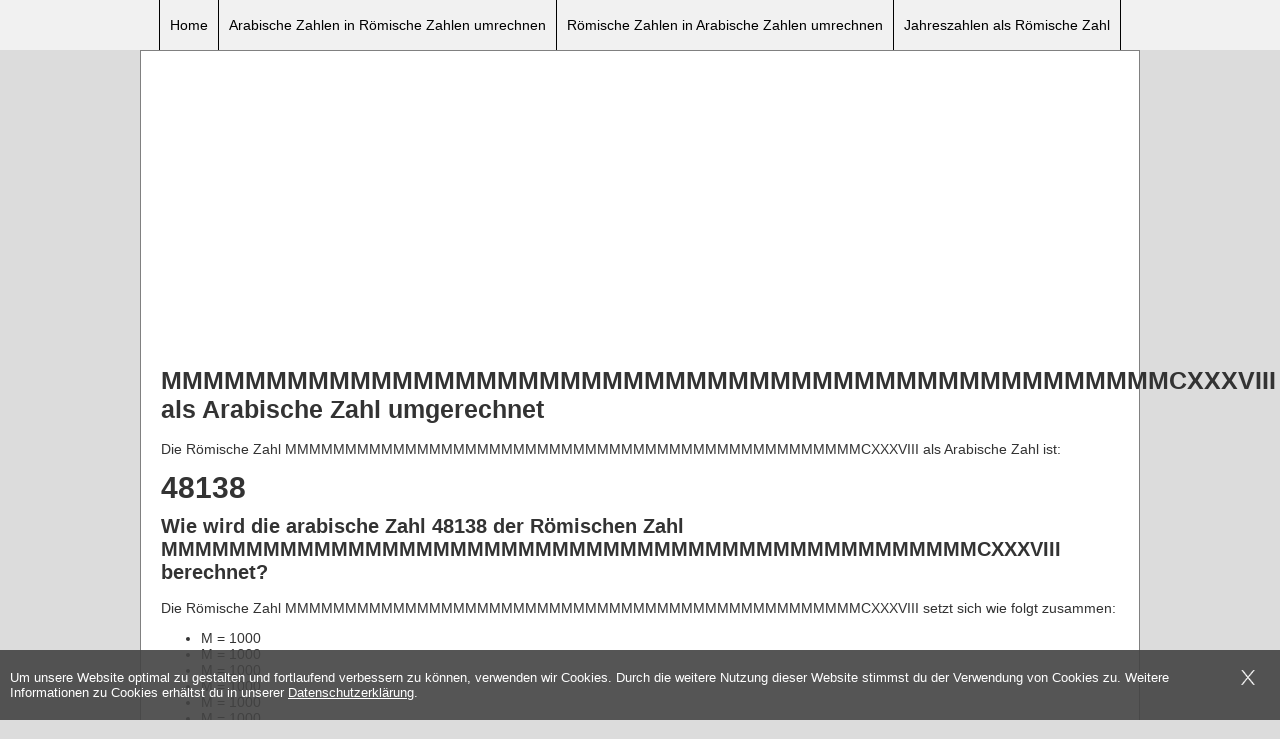

--- FILE ---
content_type: text/html; charset=utf-8
request_url: https://www.google.com/recaptcha/api2/aframe
body_size: 268
content:
<!DOCTYPE HTML><html><head><meta http-equiv="content-type" content="text/html; charset=UTF-8"></head><body><script nonce="SVu2-UejfYqwJ-iydzYAAg">/** Anti-fraud and anti-abuse applications only. See google.com/recaptcha */ try{var clients={'sodar':'https://pagead2.googlesyndication.com/pagead/sodar?'};window.addEventListener("message",function(a){try{if(a.source===window.parent){var b=JSON.parse(a.data);var c=clients[b['id']];if(c){var d=document.createElement('img');d.src=c+b['params']+'&rc='+(localStorage.getItem("rc::a")?sessionStorage.getItem("rc::b"):"");window.document.body.appendChild(d);sessionStorage.setItem("rc::e",parseInt(sessionStorage.getItem("rc::e")||0)+1);localStorage.setItem("rc::h",'1768594336322');}}}catch(b){}});window.parent.postMessage("_grecaptcha_ready", "*");}catch(b){}</script></body></html>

## To do
Exact copies of the line with "body_size: 268" and of every later line in the entries make up the whole answer.

## Solution to this exercise
body_size: 268
content:
<!DOCTYPE HTML><html><head><meta http-equiv="content-type" content="text/html; charset=UTF-8"></head><body><script nonce="SVu2-UejfYqwJ-iydzYAAg">/** Anti-fraud and anti-abuse applications only. See google.com/recaptcha */ try{var clients={'sodar':'https://pagead2.googlesyndication.com/pagead/sodar?'};window.addEventListener("message",function(a){try{if(a.source===window.parent){var b=JSON.parse(a.data);var c=clients[b['id']];if(c){var d=document.createElement('img');d.src=c+b['params']+'&rc='+(localStorage.getItem("rc::a")?sessionStorage.getItem("rc::b"):"");window.document.body.appendChild(d);sessionStorage.setItem("rc::e",parseInt(sessionStorage.getItem("rc::e")||0)+1);localStorage.setItem("rc::h",'1768594336322');}}}catch(b){}});window.parent.postMessage("_grecaptcha_ready", "*");}catch(b){}</script></body></html>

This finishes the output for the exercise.